Excerto para leitura
General Note
Esta célebre cantiga de Martim Soares alude a um dos casos que mais brado deu na sua época, como a sua rubrica, aliás, indica: o rapto (e posterior casamento) de D. Elvira Anes da Maia, neta do Conde D. Mem Gonçalves de Sousa, o Sousão (valido de D. Sancho I e a principal figura da nobreza do seu tempo), por Rui Gomes de Briteiros (também trovador). À época um simples infanção, de origens modestas, com este casamento Rui Gomes inicia um percurso de ascensão social que o transformará gradualmente numa das figuras mais influentes do reino. Composta em forma de maldizer aposto, note-se que é a própria voz de Rui Gomes que ouvimos na cantiga, gabando-se da impunidade do seu ato.Não sabemos exatamente de quando datará a composição de Martim Soares, mas certamente ela não será muito posterior ao dito rapto, que se terá dado por volta de 1230 (e que poderá ter sido, aliás, mais ou menos consentido). De qualquer forma, e para além do próprio rapto em si, poderemos dizer que o ponto de vista de Martim Soares, acentuando sobretudo a passividade dos que deveriam defender a honra da família, se alarga aqui a um retrato mais geral, o da "miséria moral e a decadência da alta nobreza de sangue", nas palavras Rodrigues Lapa1.

Segmento de dados
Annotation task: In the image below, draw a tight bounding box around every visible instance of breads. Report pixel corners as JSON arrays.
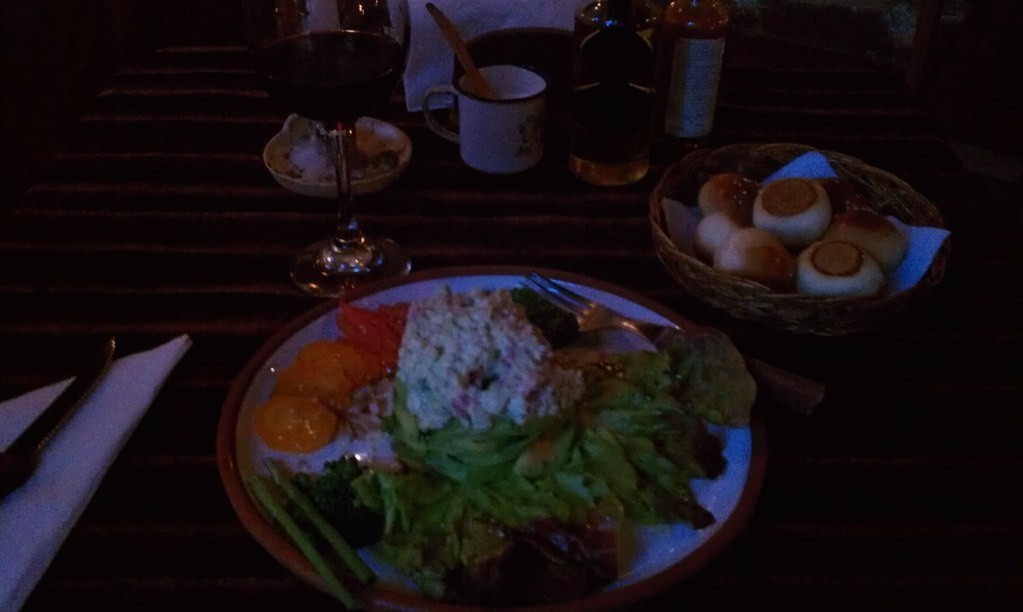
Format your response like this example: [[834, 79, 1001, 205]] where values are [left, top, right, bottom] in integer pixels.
[[696, 174, 905, 294]]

Instruções do exercício
Retome o texto sobre a cantiga de Martim Soares e dê-lhe continuidade, começando logo após a última frase apresentada.

Resposta
Quanto a Rui Gomes de Briteiros, a posição que irá tomar antes e durante a guerra civil portuguesa (1245-1248), de apoio incondiconal ao Conde de Bolonha, futuro Afonso III, permitiu-lhe ser regiamente recompensado por este monarca, que o faz rico-homem e mordomo-mor do reino. Símbolo da nova nobreza emergente, será a ele e à sua linhagem, aliás, que, posteriormente, D. Afonso Lopes de Baião (casado com outra neta do Conde, D. Mor Gonçalves de Sousa) dirigirá uma conhecida gesta de maldizer.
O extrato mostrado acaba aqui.